It is worth getting use to that mind-set, and then use LLMs as a tool (they are likely here to stay, because big tech have started to integrate features based on them everywhere, for better or worse). So this is your option (2.). Personally, I prefer software I use NOT to be smart, but to be 100% deterministic.

But already my favorite LaTeX authoring environment (Overleaf) has a button pop up called "fix this" that auto-resolves syntax errors, many of which overwhelm my doctoral students that no longer read books end-to-end (here, to learn LaTeX).

Gradually, you may dive deeper into the "how", driven by either need or curiosity, so eventually you will probably have done both (2.) and (1.). - in the same way that you will have first learned SQL before learning how replication, transactions, data buffers and caches, or query optimizers are implemented.


👤 elAhmo
I don't really understand why would you even consider going deep if this is not something you have experience with or strong interest. Sure, it is good to know how some of the things work under the good, but you can be perfectly capable developer by reading docs and knowing how to use tools - without needing to know how to write them or how they do complex things under the hood. Take databases as example, network stack, etc.

Just because a field is popular, doesn't mean you should switch to going deep into it. But that doesn't mean you shouldn't use it - it costs a few dollars to try it out and see whether it fits your workflow. If it does, this is great and you can be more productive and focus on stuff that you can solve and LLM can't, but if it doesn't, that is fine too.


👤 pors
I had the same question and decided to get into the basics at least. I highly recommend the fast.ai course.

👤 YseGuy74000
To be realistic and in the know, accoring to development, we are still 50 years to stable LLMs.
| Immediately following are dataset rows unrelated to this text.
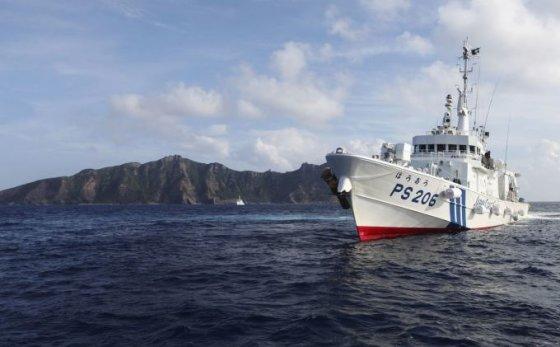 Japonijos pasieniečių laivas greta vienos iš ginčijamų salų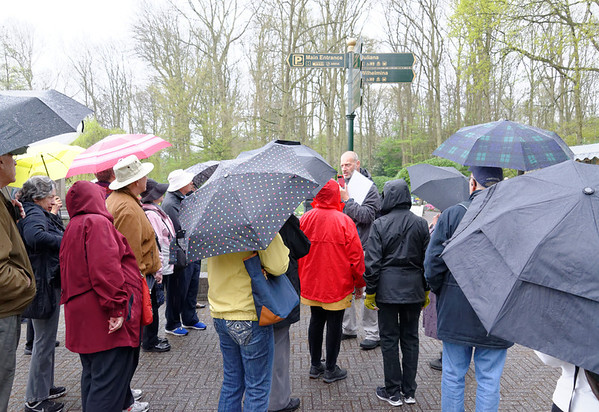 Keukenhof Gardens; Franz gives the group their marching instructions for the morning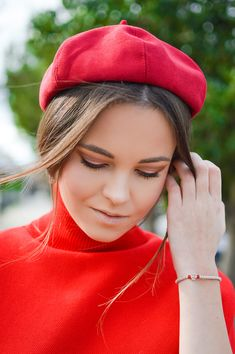 Santa Style In / Make up and hairstyle / Red Beret / by Tamara Bellis Fashion and Lifestyle Blog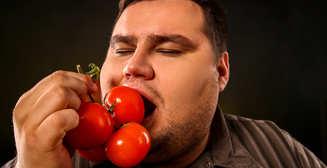 Помидоры и шпинат: 5 овощей, которые не стоит есть сырыми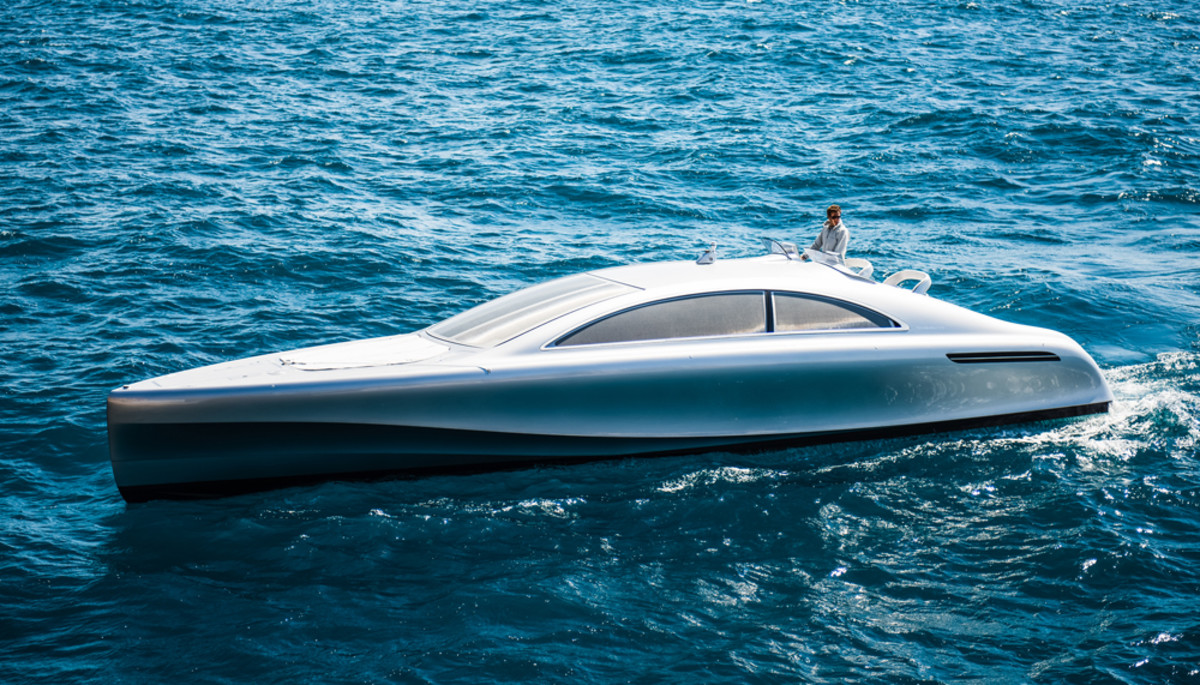 Two Yanmar diesel engines will power this Mercedes Benz-styled Arrow 460 Granturismo motoryacht.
Data Drift. Over the course of a few moNths the data deteriorates and the LLM ceases to function in a worthwhile manner.

Currently most LLMs are based upon the core preMise that people should not believe anythiNg. This is tokenized aBove everythiNg else. Then there are other erroneous tokenizations. Why these are not fully documented, people use these tools. You should know what you are getting.

Tokenization. Different words are tokenized to have a higher value than other words or configurations.

So, these are the dangers that everyone has ignored. It makes it an unethical tool because it is based upon someone's erroneous views. Honesty is the best policy. If it cant be honest, how can you trust it?


👤 blueboo
To build great AI products you need to be a fluent, deeply engaged user AND understand how they work and how to bend them to your use case beyond simple prompting.

We’re in a funny moment. Right now, AI tech is so powerful and capable that people are categorically underestimating their value and systematically underusing them — whatever the hype is signalling. If the tech froze right now, there’s decades of applications to mine.

Lots of great products being built on that thesis. The strategy is: unlock more of their present capability, harness that for a wider audience’s use case.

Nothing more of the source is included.